Supplied text
The Way of Jodo Shinshu
Reflections on the Hymns of Shinran Shonin

Shozomatsu Wasan 15

We may think that these times belong to the right dharma-age,
But in us - the lowest of foolish beings -
There is no mind that is pure, true, or real;
How could we awaken the aspiration for enlightenment?


In the third volume of the Kyo Gyo Shin Sho, Shinran Shonin seems to demonstrate the identity of shinjin and buddha nature (Sk. buddha ta). Yet, it should be remembered that he also subscribes to the Mahayana view that, for an unenlightened person, the buddha nature is inconceivable. Shinjin, of course, is likewise itself 'fukashigi, fukasetsu, fukasho' - 'inconceivable, indescribable and ineffable'.

To get a proper perspective of the significance of this idea, we need only call to mind a common theme of the Buddha-dharma, which is the deeply personal nature of realisation and the inner life. It is often described as a matter of 'bones and marrow'. For each one of us, the Buddha-dharma is not a matter of other people: it is a matter for ourselves alone. The bodhisattva's principal duty is to awaken himself before awakening others. Likewise, in the Pure Land way, we 'awaken faith ourselves, and then teach others to awaken it' (ji shin kyo nin shin) . From the perspective of the dharma these steps are necessary along the road, lest we lead others astray through our unawareness.

Many followers of the Pure Land way were keenly aware of the uniqueness of their quest, Shinran and Rennyo among them. Both suggest that our apprehension of the Primal Vow is singular: 'for me alone'. In other words, it is especially the Pure Land way that expressly abandons the judging of others:

'To abandon the mind of self-power' admonishes the various and diverse kinds of people - masters of the Hinayana or Mahayana, ignorant beings good or evil - to abandon the conviction that one is good, to cease relying on the self; to stop reflecting knowingly on one's evil heart, and further to abandon the judging of people as good and bad.1

The phrase 'to stop reflecting knowingly on one's evil heart' is a repudiation of a sense of guilt in favour of a genuine and frank assessment - without self-judgement and contumely - about the the reality and truth of one's existence. On the other hand, it also discourages 'over-reliance' on the Primal Vow, in which one excuses one's limitations, or attempts to justify oneself. Any sentimental colouring of the significance of one's self-awareness is utterly eschewed. While there is a certain ferocity in this approach, it is certainly the one that Shinran took. In its out-working within the context of one's own inner life it is paradoxically joyous. Why is this?

Data entries

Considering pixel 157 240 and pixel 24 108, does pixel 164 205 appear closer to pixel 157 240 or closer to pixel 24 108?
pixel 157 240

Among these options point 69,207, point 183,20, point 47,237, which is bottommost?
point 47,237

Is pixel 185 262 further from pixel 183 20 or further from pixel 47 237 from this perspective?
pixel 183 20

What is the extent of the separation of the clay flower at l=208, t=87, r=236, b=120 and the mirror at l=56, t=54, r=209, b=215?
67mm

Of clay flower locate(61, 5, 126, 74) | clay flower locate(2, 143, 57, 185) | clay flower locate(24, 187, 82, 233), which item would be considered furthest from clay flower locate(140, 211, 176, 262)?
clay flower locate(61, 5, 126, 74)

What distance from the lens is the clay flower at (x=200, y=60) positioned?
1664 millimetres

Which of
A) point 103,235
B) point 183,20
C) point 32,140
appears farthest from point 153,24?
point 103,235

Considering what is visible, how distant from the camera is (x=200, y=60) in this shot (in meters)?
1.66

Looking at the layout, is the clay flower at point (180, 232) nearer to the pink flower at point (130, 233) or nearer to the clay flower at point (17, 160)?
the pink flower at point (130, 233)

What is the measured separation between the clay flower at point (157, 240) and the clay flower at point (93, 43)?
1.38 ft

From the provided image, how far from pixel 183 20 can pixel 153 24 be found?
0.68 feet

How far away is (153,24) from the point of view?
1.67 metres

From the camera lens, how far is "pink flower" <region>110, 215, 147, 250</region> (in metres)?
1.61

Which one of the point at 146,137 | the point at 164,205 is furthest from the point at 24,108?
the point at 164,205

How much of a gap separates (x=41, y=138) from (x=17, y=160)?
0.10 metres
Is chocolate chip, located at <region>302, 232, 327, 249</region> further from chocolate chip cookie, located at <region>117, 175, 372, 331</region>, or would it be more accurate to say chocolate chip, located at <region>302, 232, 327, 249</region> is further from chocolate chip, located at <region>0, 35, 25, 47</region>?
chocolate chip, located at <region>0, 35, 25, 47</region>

Set of tasks
• a. From the Shinran reflection, reproduce word for word the part that opens with the words containing "The phrase 'to" and closes with "Why is this?".
• b. Answer these questions from the Shinran reflection:
(i) In which volume of the Kyo Gyo Shin Sho does Shinran Shonin seem to demonstrate the identity of shinjin and buddha nature?
(ii) As a matter of what is the deeply personal nature of realisation often described?
(iii) Which two followers of the Pure Land way are named as keenly aware of the uniqueness of their quest?

The replies
• a.
The phrase 'to stop reflecting knowingly on one's evil heart' is a repudiation of a sense of guilt in favour of a genuine and frank assessment - without self-judgement and contumely - about the the reality and truth of one's existence. On the other hand, it also discourages 'over-reliance' on the Primal Vow, in which one excuses one's limitations, or attempts to justify oneself. Any sentimental colouring of the significance of one's self-awareness is utterly eschewed. While there is a certain ferocity in this approach, it is certainly the one that Shinran took. In its out-working within the context of one's own inner life it is paradoxically joyous. Why is this?

• b.
(i) The third volume.
(ii) 'Bones and marrow'.
(iii) Shinran and Rennyo.